P-values and Confidence Intervals

Ro Data Sip-and-Share Q1 2019

Kevin Stern
5 min readApr 15, 2019

Getting a firm understanding of key statistical concepts is critical in interpreting and sharing results from various analyses. Using Daniel Laken’s Improving your statistical inferences course, I set out to get precise definitions of two widely used but commonly misconstrued concepts: p-values and confidence intervals.

P-values

A p-value is the probability the getting the observed (or more extreme) result of a test if the null hypothesis (H0) is true. The null hypothesis for a test is that there is no difference between two groups. Stated alternatively, a p-value is the chance of getting the observed result if the two groups you were testing were in fact exactly the same.

For example, imagine that you have a coin which you suspect is a biased coin that is weighted towards heads. The null hypothesis is that this is a fair coin, and your alternative hypothesis is that it is weighted towards heads.

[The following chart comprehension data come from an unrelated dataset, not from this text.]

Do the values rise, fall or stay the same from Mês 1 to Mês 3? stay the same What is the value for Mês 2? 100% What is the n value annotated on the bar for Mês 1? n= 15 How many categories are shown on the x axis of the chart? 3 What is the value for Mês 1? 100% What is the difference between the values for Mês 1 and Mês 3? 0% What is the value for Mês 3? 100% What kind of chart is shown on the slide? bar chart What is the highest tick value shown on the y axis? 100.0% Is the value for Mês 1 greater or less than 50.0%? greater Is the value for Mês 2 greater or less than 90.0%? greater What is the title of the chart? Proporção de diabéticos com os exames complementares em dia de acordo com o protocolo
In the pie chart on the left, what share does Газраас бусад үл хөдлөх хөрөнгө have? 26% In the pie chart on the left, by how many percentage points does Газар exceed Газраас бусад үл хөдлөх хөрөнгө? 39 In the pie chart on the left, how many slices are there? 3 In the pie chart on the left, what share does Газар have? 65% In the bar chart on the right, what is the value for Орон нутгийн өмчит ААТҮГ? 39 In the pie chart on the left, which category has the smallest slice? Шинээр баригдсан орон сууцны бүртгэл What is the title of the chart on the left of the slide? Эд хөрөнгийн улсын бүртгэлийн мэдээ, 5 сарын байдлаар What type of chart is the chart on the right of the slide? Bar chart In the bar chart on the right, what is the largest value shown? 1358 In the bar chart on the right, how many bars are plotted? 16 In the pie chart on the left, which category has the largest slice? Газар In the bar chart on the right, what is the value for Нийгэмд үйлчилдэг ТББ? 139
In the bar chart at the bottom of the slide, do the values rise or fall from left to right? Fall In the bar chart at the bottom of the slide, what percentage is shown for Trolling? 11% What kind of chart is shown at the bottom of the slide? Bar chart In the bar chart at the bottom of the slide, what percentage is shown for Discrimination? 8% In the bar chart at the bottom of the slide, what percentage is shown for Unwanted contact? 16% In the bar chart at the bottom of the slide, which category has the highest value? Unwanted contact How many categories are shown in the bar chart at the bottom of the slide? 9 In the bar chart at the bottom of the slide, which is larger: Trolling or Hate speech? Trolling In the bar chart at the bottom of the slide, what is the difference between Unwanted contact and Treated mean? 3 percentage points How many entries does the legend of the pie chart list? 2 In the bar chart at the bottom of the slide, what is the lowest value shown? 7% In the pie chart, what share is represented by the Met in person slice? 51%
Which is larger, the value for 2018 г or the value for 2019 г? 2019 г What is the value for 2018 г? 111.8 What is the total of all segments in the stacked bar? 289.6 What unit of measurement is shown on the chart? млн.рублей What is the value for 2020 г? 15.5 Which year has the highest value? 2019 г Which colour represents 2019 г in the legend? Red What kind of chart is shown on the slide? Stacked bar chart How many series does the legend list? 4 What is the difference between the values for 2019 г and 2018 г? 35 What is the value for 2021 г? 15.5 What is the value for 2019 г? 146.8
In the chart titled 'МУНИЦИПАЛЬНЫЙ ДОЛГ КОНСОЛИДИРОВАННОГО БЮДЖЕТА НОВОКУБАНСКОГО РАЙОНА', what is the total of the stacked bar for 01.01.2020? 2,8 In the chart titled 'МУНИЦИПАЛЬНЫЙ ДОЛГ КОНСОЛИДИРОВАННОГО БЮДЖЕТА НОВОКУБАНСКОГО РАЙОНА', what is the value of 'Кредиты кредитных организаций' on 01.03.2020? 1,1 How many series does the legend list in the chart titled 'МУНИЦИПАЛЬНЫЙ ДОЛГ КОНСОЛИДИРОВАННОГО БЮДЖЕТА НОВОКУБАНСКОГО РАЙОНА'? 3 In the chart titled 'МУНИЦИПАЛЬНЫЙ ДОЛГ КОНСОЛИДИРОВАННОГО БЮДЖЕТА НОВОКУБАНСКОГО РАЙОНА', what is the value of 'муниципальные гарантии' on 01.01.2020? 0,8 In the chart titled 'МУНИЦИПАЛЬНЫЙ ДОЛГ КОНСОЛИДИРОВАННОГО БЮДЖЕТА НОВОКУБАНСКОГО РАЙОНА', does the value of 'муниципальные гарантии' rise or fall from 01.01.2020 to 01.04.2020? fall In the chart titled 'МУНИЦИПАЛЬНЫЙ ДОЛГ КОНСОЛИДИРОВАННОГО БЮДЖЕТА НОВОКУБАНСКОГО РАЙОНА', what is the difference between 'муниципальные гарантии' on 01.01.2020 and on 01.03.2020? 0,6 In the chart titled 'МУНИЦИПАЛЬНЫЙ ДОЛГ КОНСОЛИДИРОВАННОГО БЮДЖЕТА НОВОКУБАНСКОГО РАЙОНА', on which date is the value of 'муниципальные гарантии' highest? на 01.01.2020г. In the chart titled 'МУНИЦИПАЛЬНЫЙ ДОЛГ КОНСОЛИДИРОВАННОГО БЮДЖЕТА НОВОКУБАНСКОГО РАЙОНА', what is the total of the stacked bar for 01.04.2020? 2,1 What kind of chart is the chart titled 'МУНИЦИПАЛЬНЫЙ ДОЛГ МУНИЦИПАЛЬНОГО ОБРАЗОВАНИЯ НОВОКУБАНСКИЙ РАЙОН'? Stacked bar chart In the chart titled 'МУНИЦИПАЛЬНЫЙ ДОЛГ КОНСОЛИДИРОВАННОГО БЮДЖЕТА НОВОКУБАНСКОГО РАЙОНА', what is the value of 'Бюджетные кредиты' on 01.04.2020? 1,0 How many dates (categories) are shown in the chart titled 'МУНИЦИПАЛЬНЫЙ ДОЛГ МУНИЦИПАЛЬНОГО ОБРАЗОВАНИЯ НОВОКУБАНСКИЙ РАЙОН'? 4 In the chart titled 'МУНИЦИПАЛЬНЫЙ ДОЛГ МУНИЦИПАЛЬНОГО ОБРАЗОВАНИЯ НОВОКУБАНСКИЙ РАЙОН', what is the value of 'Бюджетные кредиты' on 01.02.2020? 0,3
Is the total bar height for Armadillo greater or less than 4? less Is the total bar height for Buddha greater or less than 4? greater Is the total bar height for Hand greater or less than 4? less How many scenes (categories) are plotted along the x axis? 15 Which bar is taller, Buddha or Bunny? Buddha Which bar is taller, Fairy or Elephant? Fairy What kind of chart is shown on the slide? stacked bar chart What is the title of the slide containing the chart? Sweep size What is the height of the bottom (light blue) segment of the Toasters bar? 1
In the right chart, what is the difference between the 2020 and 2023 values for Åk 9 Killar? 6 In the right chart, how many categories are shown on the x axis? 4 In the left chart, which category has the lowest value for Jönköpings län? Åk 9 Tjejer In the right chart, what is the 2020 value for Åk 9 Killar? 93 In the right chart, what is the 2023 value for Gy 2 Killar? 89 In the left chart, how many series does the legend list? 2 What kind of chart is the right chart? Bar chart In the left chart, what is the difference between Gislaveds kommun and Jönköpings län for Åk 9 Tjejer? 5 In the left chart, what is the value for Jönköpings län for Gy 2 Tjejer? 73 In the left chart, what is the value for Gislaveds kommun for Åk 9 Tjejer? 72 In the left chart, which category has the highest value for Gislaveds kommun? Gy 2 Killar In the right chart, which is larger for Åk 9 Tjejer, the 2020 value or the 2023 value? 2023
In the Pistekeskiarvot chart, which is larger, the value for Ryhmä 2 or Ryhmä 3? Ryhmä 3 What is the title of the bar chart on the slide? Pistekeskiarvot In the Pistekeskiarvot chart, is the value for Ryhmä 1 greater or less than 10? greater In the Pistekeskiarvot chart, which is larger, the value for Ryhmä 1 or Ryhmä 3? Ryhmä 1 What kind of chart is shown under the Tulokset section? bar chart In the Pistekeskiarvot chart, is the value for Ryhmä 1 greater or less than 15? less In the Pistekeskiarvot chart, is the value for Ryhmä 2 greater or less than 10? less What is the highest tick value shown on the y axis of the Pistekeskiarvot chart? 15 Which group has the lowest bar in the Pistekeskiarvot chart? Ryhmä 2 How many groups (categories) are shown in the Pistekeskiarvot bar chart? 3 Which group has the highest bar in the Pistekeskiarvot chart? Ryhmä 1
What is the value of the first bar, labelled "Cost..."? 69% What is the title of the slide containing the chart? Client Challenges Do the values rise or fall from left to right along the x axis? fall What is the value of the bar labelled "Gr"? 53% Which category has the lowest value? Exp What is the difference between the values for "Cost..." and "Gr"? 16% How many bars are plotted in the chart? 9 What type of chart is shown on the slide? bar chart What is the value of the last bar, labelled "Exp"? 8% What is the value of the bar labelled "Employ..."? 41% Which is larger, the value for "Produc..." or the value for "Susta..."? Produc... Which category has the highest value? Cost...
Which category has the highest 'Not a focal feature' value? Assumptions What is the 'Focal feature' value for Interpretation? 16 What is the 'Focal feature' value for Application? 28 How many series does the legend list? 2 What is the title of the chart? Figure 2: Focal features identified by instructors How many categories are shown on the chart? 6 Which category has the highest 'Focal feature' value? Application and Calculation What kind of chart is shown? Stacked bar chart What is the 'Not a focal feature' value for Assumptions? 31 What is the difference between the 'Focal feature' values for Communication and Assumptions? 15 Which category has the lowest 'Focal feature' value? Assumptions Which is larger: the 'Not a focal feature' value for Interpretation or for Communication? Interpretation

You flip the coin 10 times, and get 8 heads and 2 tails.

Using the binomial distribution formula (since there are only two outcomes to this test), we find that the p-value for this test is 0.055. This is the probability of getting 8, 9, or 10 heads from 10 flips. If you would like a further explanation in using this formula, I found this video quite helpful.

When you interpret the p-value from this test, you do not want to make a statement about whether your hypothesis is true or not. You want to make a statement about the data, because that’s what the p-value relates to.

So, the p-value won’t tell you whether the coin is fair or not, but it will tell you the probability that you’d get at least that many heads if the coin was fair.

In this example, if the coin was actually fair, there would be a 5.5% chance that you’d get 8 or more heads when you flipped it 10 times.

Let’s redo the example but say that out of 10 tosses you observed 6 heads. In this case, the p-value from this test is 0.377. Putting the p-value into English, we are saying that if the coin is fair there is a 37.7% chance that out of 10 tosses, we would get 6 or more heads. Why is this so much higher than the 5.5% from the previous example? In intuitive terms, 10 is really not a lot of tosses — it’s quite plausible that a perfectly fair coin could give you 6 heads and 4 tails instead of 5 each. You’d need a lot more tosses (i.e. a much larger sample size) to be sure that the coin really is biased towards giving heads 60% of the time.

Confidence Intervals

When talking about statistics, it is important to distinguish between studying a sample and studying a population. We very rarely have the ability to run tests against the whole population, so we take samples of the population to run our tests on.

Now, a sample is only part of the population, so parameters (summary numbers such as the mean, or standard deviation) will differ between the sample and the population.

Confidence intervals help us approximate the true population parameters given a sample parameter estimate. A confidence interval has a lower bound and an upper bound to account for the fact that the true mean is not known but that we can guess at it based on the sample mean.

Take the example of measuring average height. If we measure 100 people and get an average height of 6'1", that average height is only a sample mean. If we wanted to use this sample data to come up with an interval of heights within which we were 95% sure that the true population mean would lie (i.e. the 95% confidence interval), that interval might look like 5'4" — 6'10" (i.e. 6'1" +/- 9").

For normally distributed data, confidence intervals are calculated using the sample mean, the Z statistic for the confidence level chosen (1.96 for a 95% confidence interval), the sample standard deviation, and the size of the sample population.

Confidence Interval Formula

The Z statistic for a given confidence level can be found using a z-table. A higher confidence level or standard deviation will give a wider confidence interval, while a larger sample population will give a narrower confidence interval.

[Source: Interpreting Confidence Intervals via rpsychologist]

The visualization shows many different confidence intervals from many tests within the same study. The horizontal lines are the confidence intervals, the blue dots are the sample estimate means, and the red dashed vertical line is the true population mean (in this case it is zero). For 95% confidence intervals, you can easily see that most of the confidence intervals pass through the true population mean, but approximately 5% of the time, a confidence interval will not contain the true population mean (these instances are marked in red).

Confidence intervals are also sometimes confused with prediction intervals. Prediction intervals give you a range of values where you can expect to see the next data point based on an existing model. The key difference is that a prediction interval tells you about a predicted future observation, while a confidence interval tells you about the likely distribution of the true population parameter (in our case, the mean). For normally distributed data, the formula for a prediction interval is nearly identical to the formula used for a confidence interval, but with an added error term. There is greater uncertainty when you predict a single data point, so prediction intervals are always wider than confidence intervals.

Source: Introductory Business Statistics via CNX

It is important to remember that a single p-value or confidence interval by itself should not be used to prove or disprove a hypothesis, but rather it should be seen as an invitation to explore an effect further.